Type BF Applied Part

 

 

Environmental Conditions that can Affect Use

Microlief® should only be used within the temperature rage of 10°- 45°C (50°-113°F) and at a relative humidity range of 20%-90%.  If the product has been stored or transported in conditions outside these ranges, keep it within recommended ranges for 30 minutes before using.

Disposal Information

This product does not contain any environmentally hazardous substances and can be disposed of normally.  The battery used in the Controller should not be mistreated.  Do not attempt to recharge, disassemble or dispose of in a fire.

Safety Testing

The Microlief MCT Patch was tested and in compliance with:

IEC 60601-1 (Ed.3) and EN 6061-1: 2006 + CORR: 2010

Medical Electrical Equipment Part 1: General Requirements for Basic Safety and Essential Performance.
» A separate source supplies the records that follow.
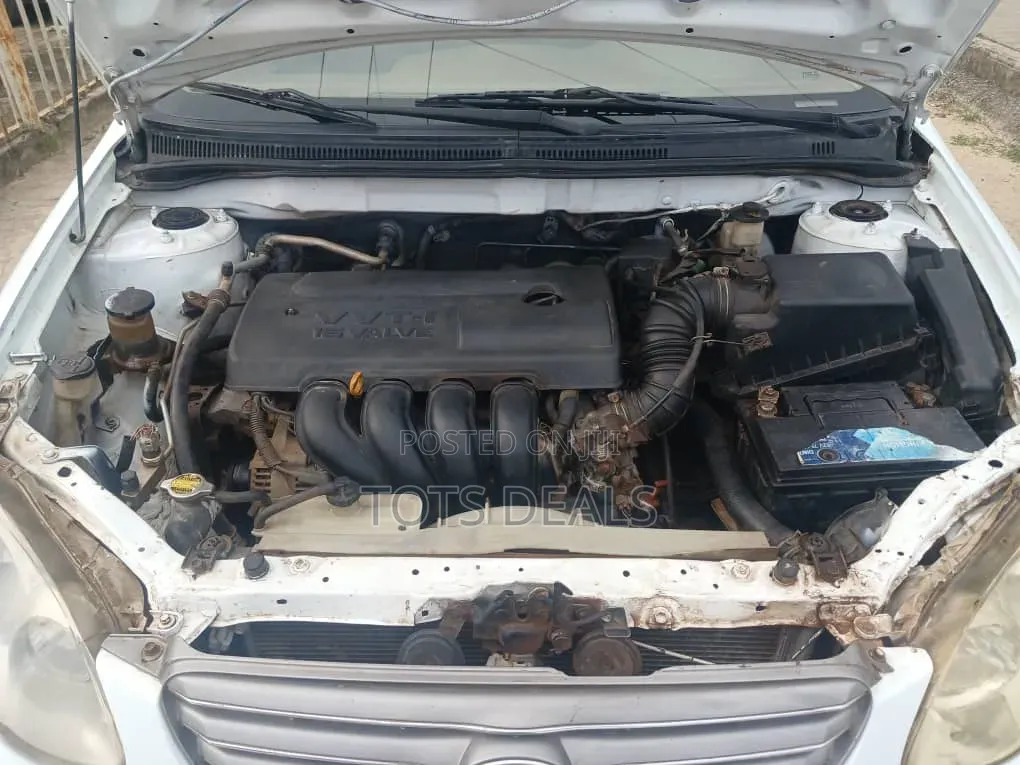 Toyota Corolla Sedan 2004 White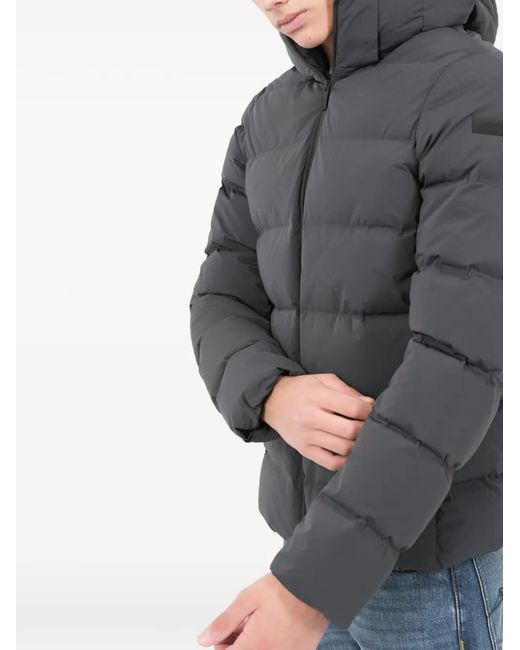 Rrd Gray Hooded Quilted Jacket for men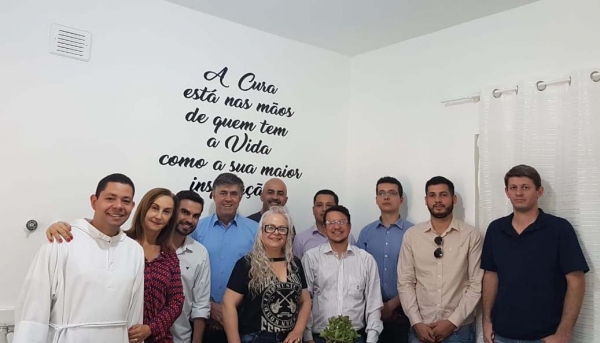 Novo encontro realizado na manhã desta terça-feira, nas dependências da Santa Casa de Adamantina (Foto: Da Assessoria).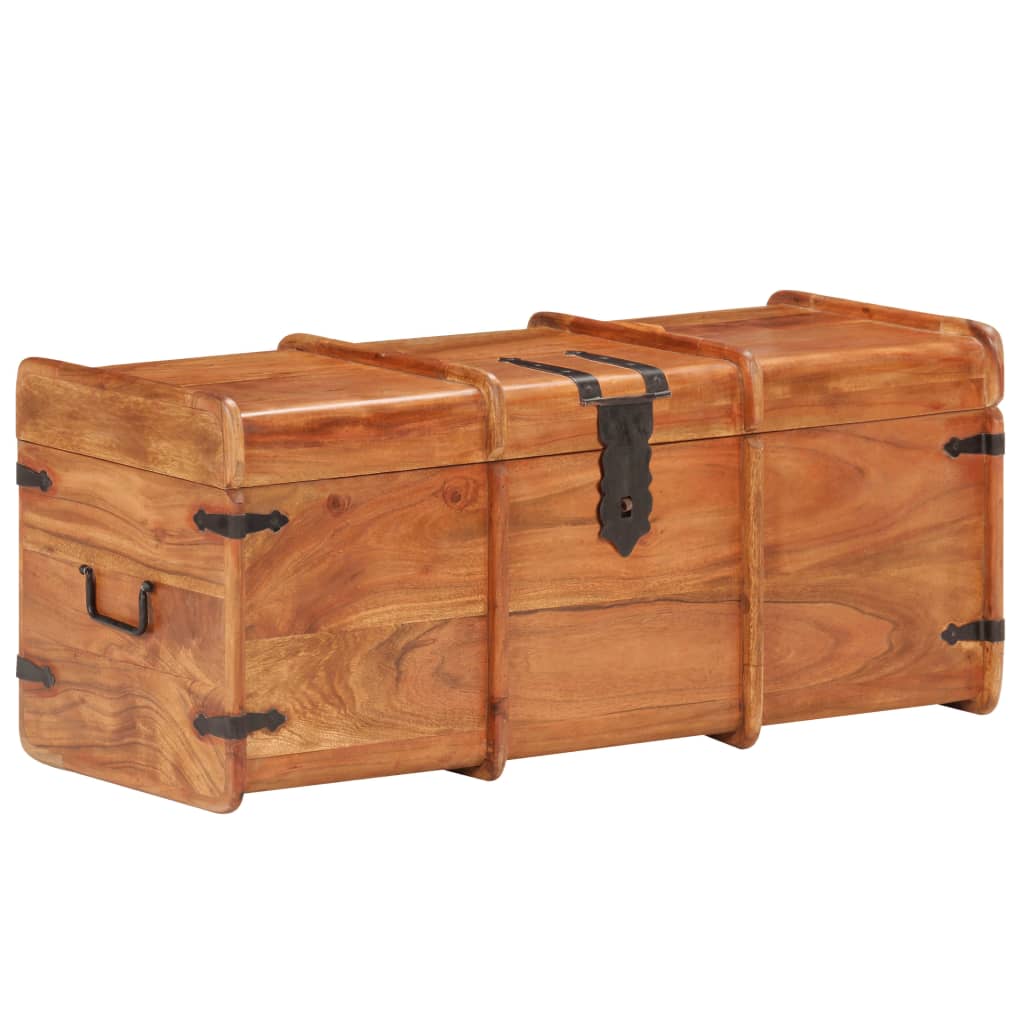Storage Chest 90X40X40 Cm Solid Acacia Wood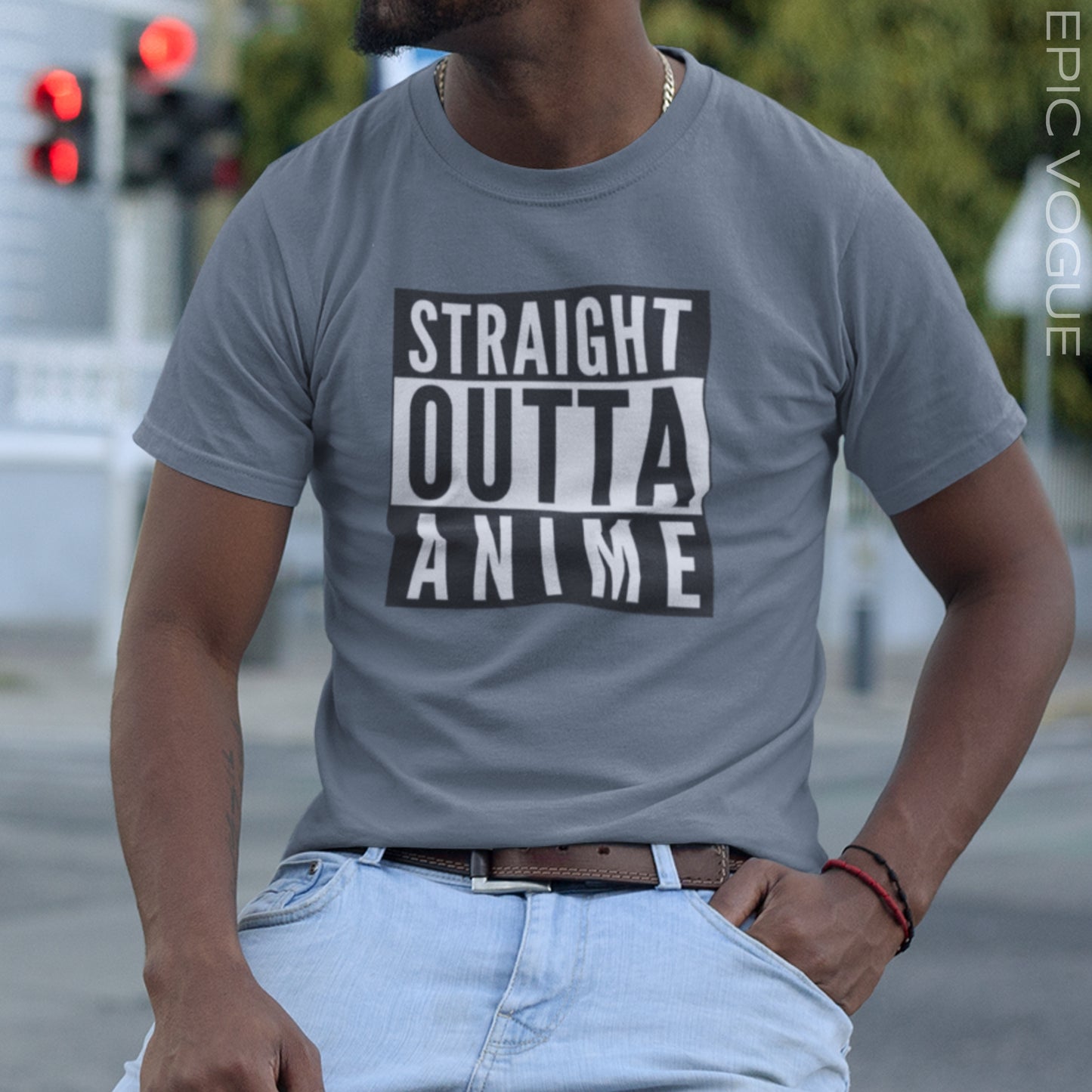 Straight Outta Anime, Asphalt T-Shirt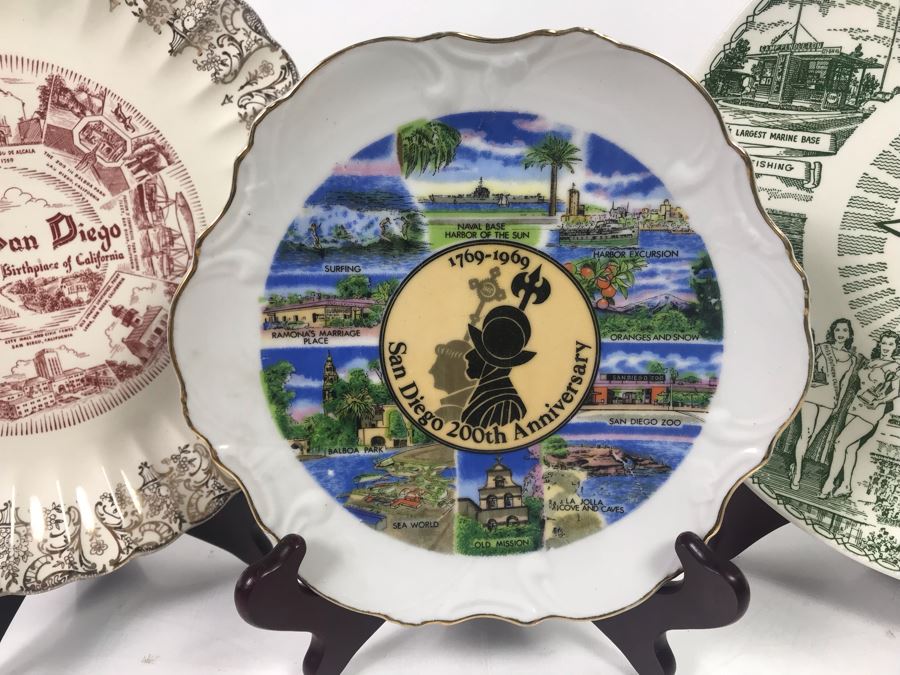 San Diego And Oceanside Collectible Plates [Photo 2]
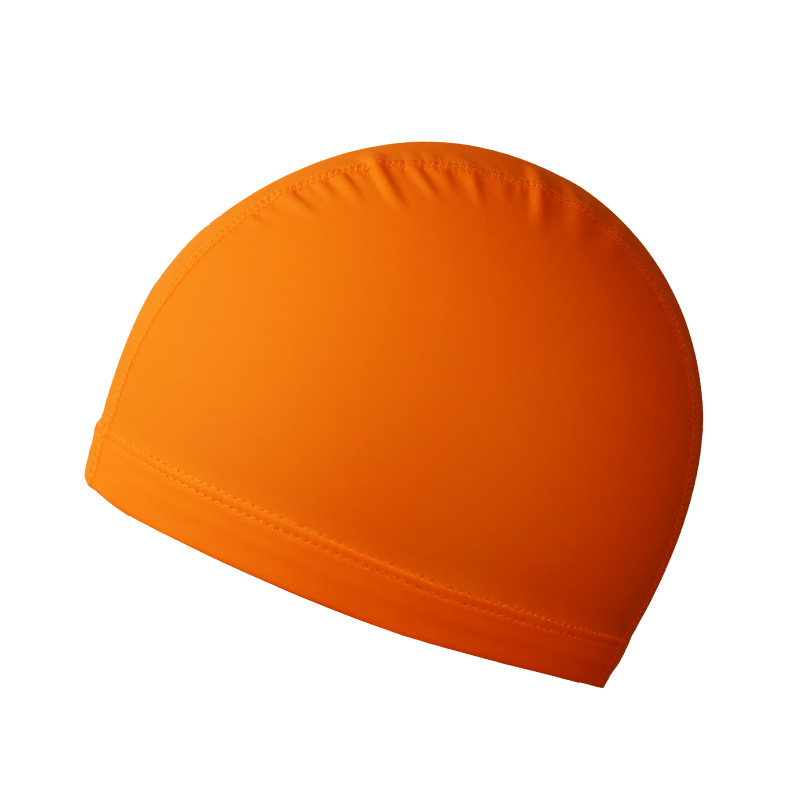 Picture of Pu swimming cap factory wholesale high elastic waterproof breathable head large swimming cap adult men and women PU coated swimming cap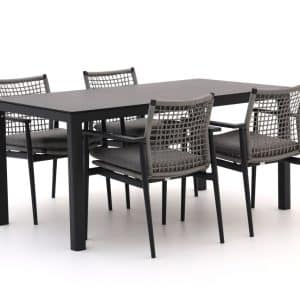 Bellagio Pizzoli/La Fonte 160 cm Gartenmöbel-Set 5-Teilig Stapelbar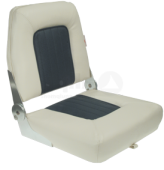 Folding Upholstered Boat Chair 'Coach', White
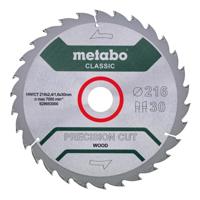 Metabo PRECISION CUT WOOD CLASSIC 628653000 Cirkelzaagblad 216 x 30 x 1.6 mm Aantal tanden: 30 1 stuk(s) - thumbnail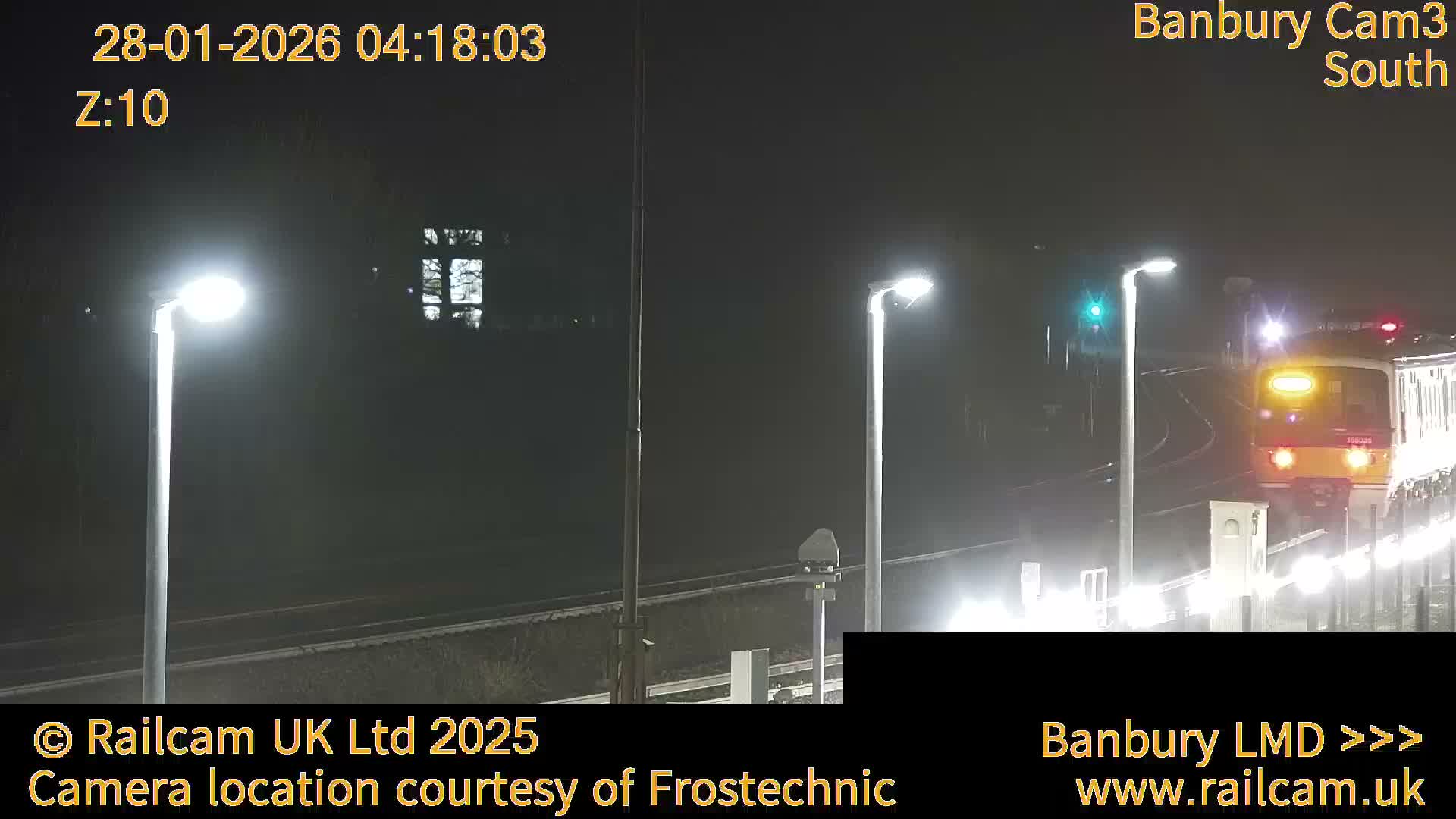 Banbury Train Station Live Cams- Banbury, Cherwell, Oxfordshire, South East, England, United Kingdom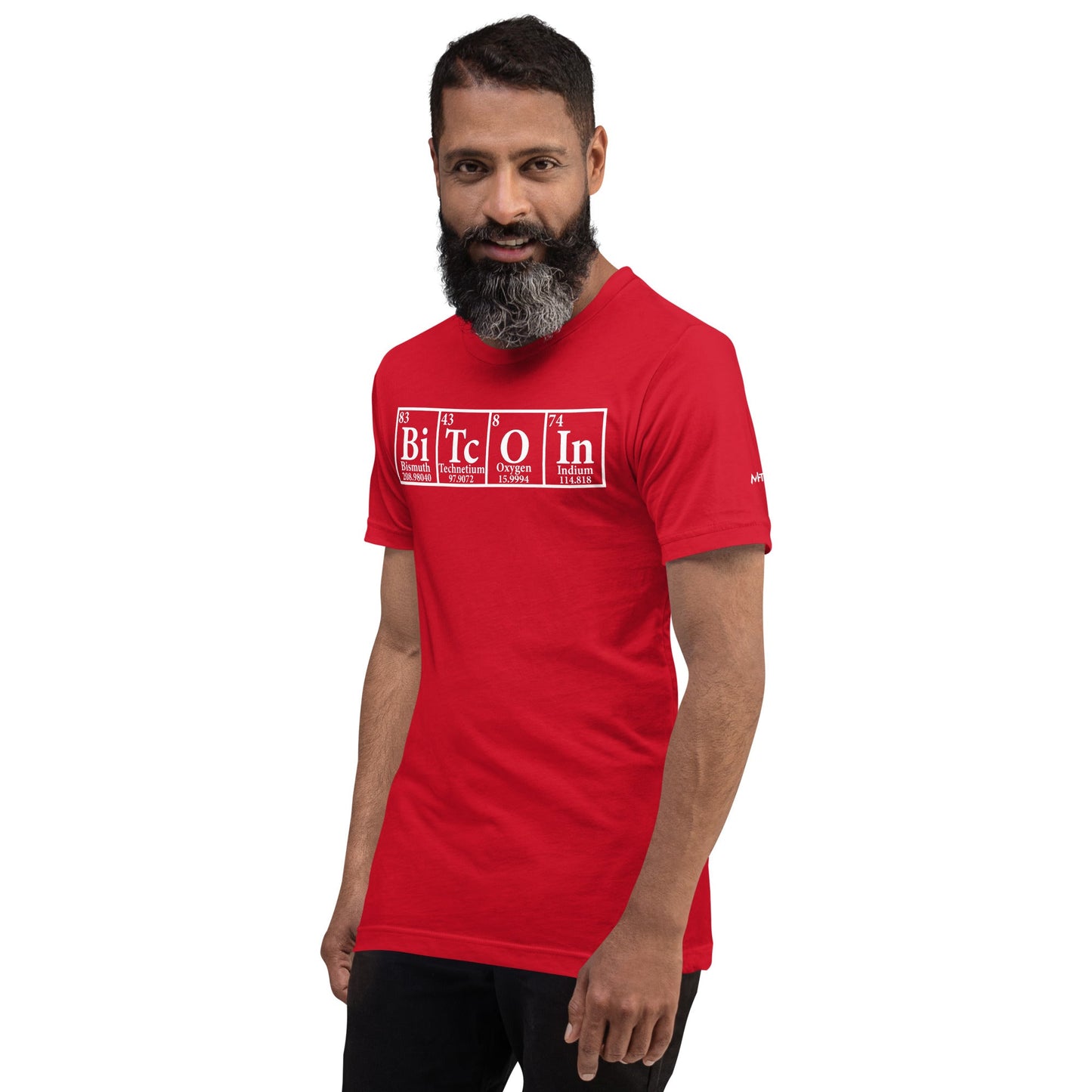 Bitcoin Periodic Table Unisex t-shirt by DarkByteGear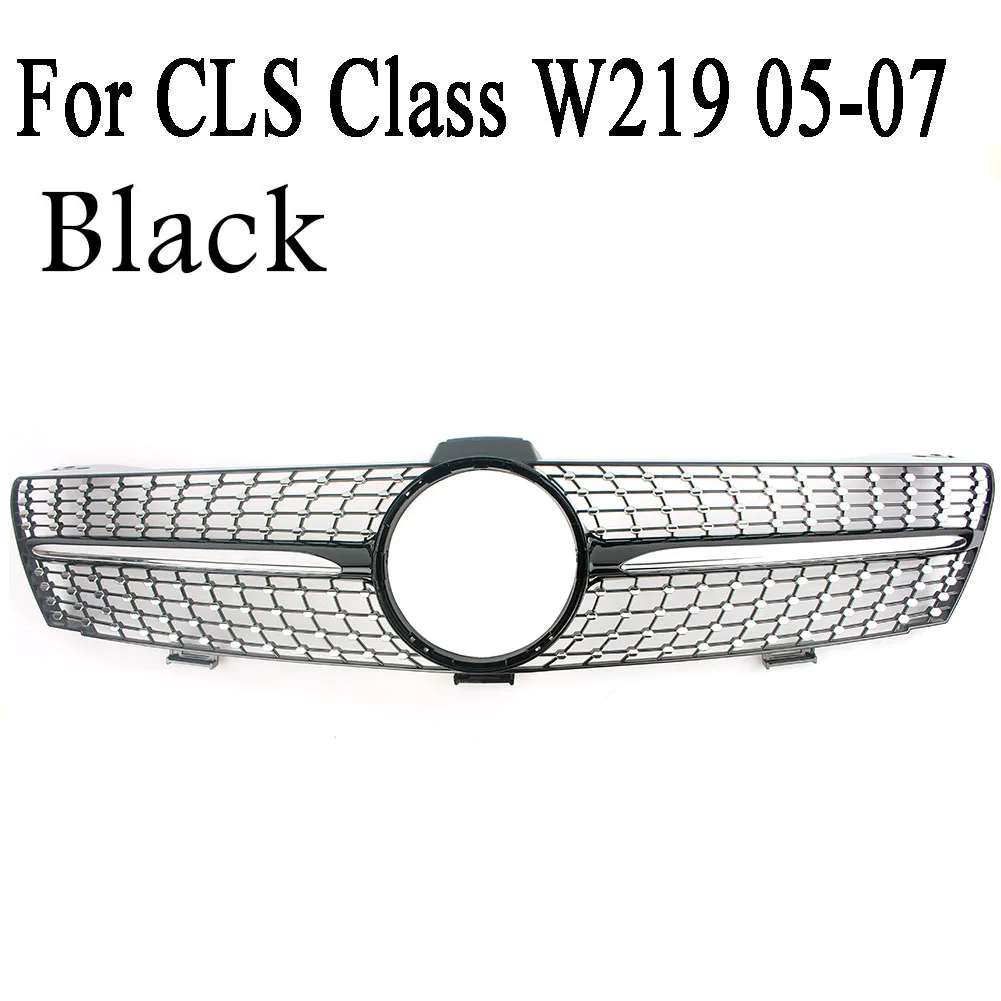 Front Racing Center Grille Facelift Bumper Grill For Mercedes Benz W219 CLS Class 2005 2006 2007 Diamond | Автомобили и мотоциклы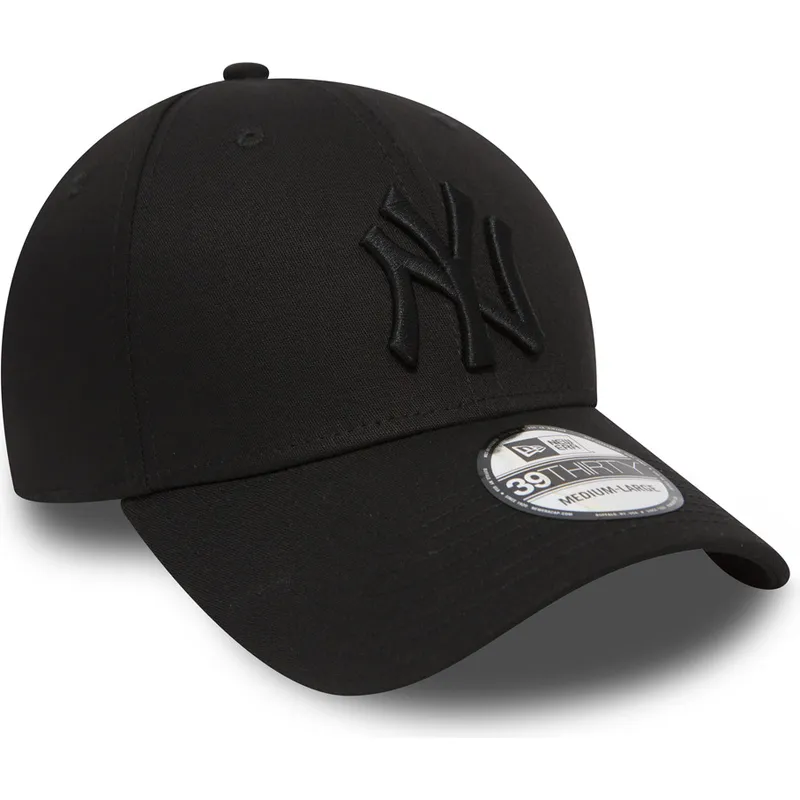 shapka-izvita-cherna-prilepnala-39thirty-classic-na-new-york-yankees-mlb-ot-new-era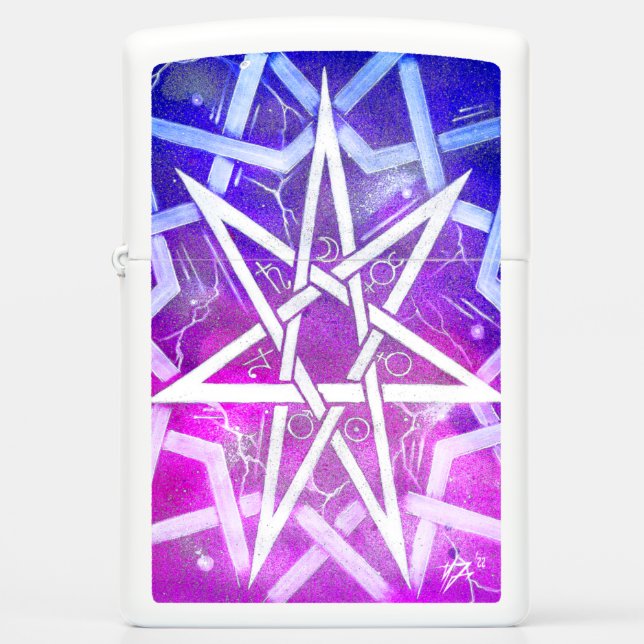 Faery star zippo lighter (Front)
EN60601-1, 3rd Edition (2012) Medical Equipment, Part 1: General
Requirements for Basic Safety and Essential Performance.

EN60601-2-10 Medical Equipment, Part 2: Particular Requirements for the Safety of Nerve and Muscle Stimulators.

CAN/CSA-C22.2 No. 6060-1 (2008) Medical Electrical Equipment, Part 1: General Requirements for Basic Safety and Essential Performance.

CAN/CSA-C22.2 No. 601.2.10 (1992) Medical Equipment Part 2: Particular Requirements for the Safety of Nerve and Muscle Stimulators.

EN60601-1-2 (2007) Electromagnetic Emissions and Immunity Requirements for Medical Electrical Equipment.